The pediatric hospitalists at the Georgetown University's Children's Medical Center (GUCMC) are a specialized group of pediatricians dedicated to the care of hospitalized children. The GUCMC hospitalists are dedicated to providing the highest quality of pediatric inpatient medicine while maintaining continuity of care and involvement of the primary care pediatrician.

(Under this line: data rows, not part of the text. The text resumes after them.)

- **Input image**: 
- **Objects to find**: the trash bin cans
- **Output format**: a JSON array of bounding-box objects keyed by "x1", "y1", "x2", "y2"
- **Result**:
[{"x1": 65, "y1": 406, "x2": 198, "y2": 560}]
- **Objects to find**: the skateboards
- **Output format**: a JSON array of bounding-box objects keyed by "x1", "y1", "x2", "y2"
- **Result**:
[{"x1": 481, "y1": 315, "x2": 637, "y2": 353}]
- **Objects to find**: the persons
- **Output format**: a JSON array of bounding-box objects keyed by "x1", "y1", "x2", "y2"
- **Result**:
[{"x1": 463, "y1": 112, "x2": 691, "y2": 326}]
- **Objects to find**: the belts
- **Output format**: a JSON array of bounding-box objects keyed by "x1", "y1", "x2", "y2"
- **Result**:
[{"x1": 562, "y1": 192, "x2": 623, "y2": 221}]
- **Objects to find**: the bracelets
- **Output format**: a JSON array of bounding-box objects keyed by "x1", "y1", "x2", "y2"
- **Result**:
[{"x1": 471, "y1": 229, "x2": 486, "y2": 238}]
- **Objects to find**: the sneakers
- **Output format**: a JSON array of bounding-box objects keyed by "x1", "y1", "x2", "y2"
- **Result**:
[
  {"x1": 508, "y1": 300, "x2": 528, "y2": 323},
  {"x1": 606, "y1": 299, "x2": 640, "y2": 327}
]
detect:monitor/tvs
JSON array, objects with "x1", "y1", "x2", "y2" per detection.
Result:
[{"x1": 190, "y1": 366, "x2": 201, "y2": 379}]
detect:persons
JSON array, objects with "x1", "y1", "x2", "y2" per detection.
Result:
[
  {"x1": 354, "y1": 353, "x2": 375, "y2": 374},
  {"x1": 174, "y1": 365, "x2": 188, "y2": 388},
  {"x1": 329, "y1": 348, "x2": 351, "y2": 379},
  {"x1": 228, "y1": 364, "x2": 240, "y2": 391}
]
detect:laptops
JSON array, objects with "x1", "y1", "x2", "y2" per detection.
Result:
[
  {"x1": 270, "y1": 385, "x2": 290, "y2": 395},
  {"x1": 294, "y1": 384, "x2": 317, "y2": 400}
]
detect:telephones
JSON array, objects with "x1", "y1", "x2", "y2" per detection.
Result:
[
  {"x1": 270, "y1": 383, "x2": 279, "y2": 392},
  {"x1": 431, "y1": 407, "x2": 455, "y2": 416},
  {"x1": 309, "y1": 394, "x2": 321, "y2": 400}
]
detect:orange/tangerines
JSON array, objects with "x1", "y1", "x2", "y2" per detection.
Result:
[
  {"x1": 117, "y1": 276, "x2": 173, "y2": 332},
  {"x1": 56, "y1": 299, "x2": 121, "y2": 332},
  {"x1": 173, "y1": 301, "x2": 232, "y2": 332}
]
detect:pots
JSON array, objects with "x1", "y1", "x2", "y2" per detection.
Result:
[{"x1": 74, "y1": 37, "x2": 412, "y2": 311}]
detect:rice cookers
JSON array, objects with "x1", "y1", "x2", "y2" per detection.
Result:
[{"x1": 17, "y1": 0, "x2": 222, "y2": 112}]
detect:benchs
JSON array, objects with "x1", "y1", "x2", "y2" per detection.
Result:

To initiate transport or consultation, please call 202-444-PEDS (7337) to speak to the pediatric hospitalist on call (referring physicians only). We guarantee a rapid response to your call and welcome any questions. All referring physicians are contacted during hospitalization with updates on their patients. Prior to discharge, physicians are contacted again in order to ensure excellent follow up care with their primary caregiver.
Tips for supporting your child while they are admitted
Stay calm and reassuring
Your child takes cues from you. Be present, speak softly and honestly, and stay close.
Advocate for your child
Share concerns and ask questions. You know your child best. Encourage your child to ask questions too, if they are able.
Comfort and distract
Books, games, music, or videos can help pass the time and reduce anxiety.
Take breaks (if needed)
If another caregiver is present, it’s okay to step away briefly to reset.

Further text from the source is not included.